## [DOCUMENT EXTRACT]

For purposes of this Agreement, the references to “fully vested” refer to vesting of the number of Restricted Stock Units that would vest upon achievement of the maximum level of achievement of the Performance Goal under Section 2. This Section 3 shall supersede the standard vesting provision contained in Section 2 of this Agreement only to the extent that it results in accelerated vesting of the Restricted Stock Units, and it shall not result in a delay of any vesting or non-vesting of any Restricted Stock Units that otherwise would occur during the Performance Period under the terms of the standard vesting provision contained in Section 2 of this Agreement.

For purposes of this Section 3, the following definitions shall apply:

(d) “Cause” means:

(i) The Grantee’s conviction of a crime involving fraud or dishonesty; or

(ii) The Grantee’s continued willful or reckless material misconduct in the performance of the Grantee’s duties after receipt of written notice from the Company concerning such misconduct;

provided, however, that for purposes of Section 3(d)(ii), Cause shall not include any one or more of the following: bad judgment, negligence or any act or omission believed by the Grantee in good faith to have been in or not opposed to the interest of the Company (without intent of the Grantee to gain, directly or indirectly, a profit to which the Grantee was not legally entitled).

## [EXERCISES TO COMPLETE]
1. Under the agreement excerpt, what is the first of the two definitions of "Cause"?
2. Retype the agreement excerpt starting at "For purposes of this Agreement, the" and ending at "of this Agreement.".
The entries that come next have no connection to the agreement excerpt.

## [RECORDS SUPPLIED]
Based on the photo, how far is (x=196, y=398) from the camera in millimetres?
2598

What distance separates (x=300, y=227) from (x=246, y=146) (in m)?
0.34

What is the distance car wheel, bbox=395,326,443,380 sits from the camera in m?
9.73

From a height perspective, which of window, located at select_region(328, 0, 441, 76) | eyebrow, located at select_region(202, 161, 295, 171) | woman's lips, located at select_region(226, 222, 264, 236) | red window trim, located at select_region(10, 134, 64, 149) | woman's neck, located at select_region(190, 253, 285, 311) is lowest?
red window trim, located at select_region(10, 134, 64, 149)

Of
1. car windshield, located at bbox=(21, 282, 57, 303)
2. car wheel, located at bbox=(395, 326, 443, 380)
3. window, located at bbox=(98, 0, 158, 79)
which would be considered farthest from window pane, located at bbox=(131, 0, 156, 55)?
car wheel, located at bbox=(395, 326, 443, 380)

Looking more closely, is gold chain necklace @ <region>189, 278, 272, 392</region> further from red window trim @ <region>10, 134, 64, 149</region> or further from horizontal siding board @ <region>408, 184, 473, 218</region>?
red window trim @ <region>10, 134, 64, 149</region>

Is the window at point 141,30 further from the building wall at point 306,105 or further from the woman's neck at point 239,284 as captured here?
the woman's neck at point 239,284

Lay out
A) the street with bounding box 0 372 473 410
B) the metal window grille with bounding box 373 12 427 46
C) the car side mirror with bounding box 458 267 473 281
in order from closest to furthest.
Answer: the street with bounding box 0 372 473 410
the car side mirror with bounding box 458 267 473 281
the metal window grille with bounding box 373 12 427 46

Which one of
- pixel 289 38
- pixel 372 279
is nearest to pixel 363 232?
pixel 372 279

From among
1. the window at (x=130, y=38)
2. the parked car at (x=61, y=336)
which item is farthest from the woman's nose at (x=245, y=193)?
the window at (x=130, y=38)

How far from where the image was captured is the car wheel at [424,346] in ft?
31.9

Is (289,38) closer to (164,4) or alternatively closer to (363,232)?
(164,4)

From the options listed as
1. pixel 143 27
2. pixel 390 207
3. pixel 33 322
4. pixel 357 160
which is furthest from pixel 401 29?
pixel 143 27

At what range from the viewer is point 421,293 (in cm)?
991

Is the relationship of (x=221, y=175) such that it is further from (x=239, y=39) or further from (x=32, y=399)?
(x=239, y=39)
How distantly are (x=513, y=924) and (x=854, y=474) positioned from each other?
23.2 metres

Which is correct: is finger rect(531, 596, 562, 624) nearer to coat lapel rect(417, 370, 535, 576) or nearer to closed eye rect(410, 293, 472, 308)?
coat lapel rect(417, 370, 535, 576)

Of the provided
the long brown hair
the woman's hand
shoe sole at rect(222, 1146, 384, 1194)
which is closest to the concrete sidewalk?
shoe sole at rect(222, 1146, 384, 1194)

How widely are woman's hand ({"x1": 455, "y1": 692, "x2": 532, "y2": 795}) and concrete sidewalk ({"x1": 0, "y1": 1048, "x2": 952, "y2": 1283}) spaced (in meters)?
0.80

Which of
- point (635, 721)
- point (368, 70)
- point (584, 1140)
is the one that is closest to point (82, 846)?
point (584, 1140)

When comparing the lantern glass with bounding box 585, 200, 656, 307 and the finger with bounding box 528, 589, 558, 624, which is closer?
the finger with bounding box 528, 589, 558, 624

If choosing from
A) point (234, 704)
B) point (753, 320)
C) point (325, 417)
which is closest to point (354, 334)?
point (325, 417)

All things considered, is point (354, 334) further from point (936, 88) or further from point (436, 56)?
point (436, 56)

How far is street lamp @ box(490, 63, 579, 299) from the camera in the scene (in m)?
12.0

## [SOLUTIONS PER TASK]
1. The Grantee's conviction of a crime involving fraud or dishonesty.

2.
For purposes of this Agreement, the references to “fully vested” refer to vesting of the number of Restricted Stock Units that would vest upon achievement of the maximum level of achievement of the Performance Goal under Section 2. This Section 3 shall supersede the standard vesting provision contained in Section 2 of this Agreement only to the extent that it results in accelerated vesting of the Restricted Stock Units, and it shall not result in a delay of any vesting or non-vesting of any Restricted Stock Units that otherwise would occur during the Performance Period under the terms of the standard vesting provision contained in Section 2 of this Agreement.